STEM Scouts also focus on integrating art into STEM by creating various designs while
also learning about real-world concepts like data collection, Venn diagrams, and blueprints. Those who code hold the world’s technological future in their hands, and the opportunities are unlimited!
Soft Robotics in Middle School
The middle schoolers’ STEM Scouts robotics module delves into an exciting and newly developing branch of robotics—soft or flexible robotic structures. When you look at an elephant’s trunk or an octopus’s arm, you can see natural examples of flexible structures used to grasp and manipulate objects. There are many tasks in our world that a rigid structure just does not perform well. Soft Robotics explores the development of flexible structures to work in these areas. In this module, Scouts will explore the concept of soft robots and learn how flexible structures move and how they can be programmed to perform useful tasks. This module was developed by the REACH Lab at the University of Tennessee, Knoxville.
High School Robotics in a STEM Exploring Post
Botball Educational Robotics requires the students to build, program, test and document two robots to autonomously complete scoring challenges. The robots are built out of kits provided by KISS Institute for Practical Robotics (KIPR). Photographed below are members of Explorer Post 1010 working with the PVC pipe as they prepare for a Botball competition.
Innovation with STEM Scouts
One of our recently developed STEM Scouts modules takes elementary schoolers on the journey of innovation. During their first meeting, scouts were handed individual kits and given basic instructions to assemble a simple yet entertaining wiggle bot. Wiggle bots are simple bots, that use a nonconcentric weight to generate some movement. As soon as the bots power on, typically they move in abysmal patterns, causing much amusement and giggles. The came the challenge: scouts were tasked to control their bots and make them “move in a straight line.”
This seemingly lighthearted challenge became a serious exercise in stamina and iteration for the scouts, immersing them in the hands-on intricacies of the engineering design process—a skill closely intertwined with the art of inventing.
Subsequent sessions delved into crucial aspects of inventing, including marketing, selling, and establishing a business. Scouts engaged in a brand awareness game, testing their knowledge of various logos. They also explored the significance of patents, examining patented products from our Council box of Inventions—among them, the crowd favorite LifeStraw. In an engaging twist, scouts were prompted to brainstorm improvements for the LifeStraw, sparking creativity and critical thinking.
A hallmark of STEM Scouts is providing career exploration; we are fortunate that this module lent well to two local field trips that enhance our STEM Scouts’ appreciation of inventing.
The National Inventors Hall of Fame museum resides in the USPTO HQ in Alexandria, VA. There scouts are able to explore exhibits such as “What is a counterfeit” and see the crowd favorite “50 years of innovation mustang”.
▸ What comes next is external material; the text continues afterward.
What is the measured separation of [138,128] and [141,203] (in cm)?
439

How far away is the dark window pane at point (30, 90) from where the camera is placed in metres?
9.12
The Draper Spark! Lab at the National Museum of American History offers scouts interactive exhibits to try their hand at inventing – creating circuits, constructing pinball machines, designing costumes, etc. In fact, the Spark! Lab has an excellent bite size “inventing process” that helped guide scouts through the ideating process. All scouts walked out of our third meeting with sketches and an early model of their inventions made with supplies we had in lab (clay, pipe cleaners, recyclables). A few came back to their subsequent meetings with elaborate working models! We can’t wait to see these STEM Scouts’ future as inventors!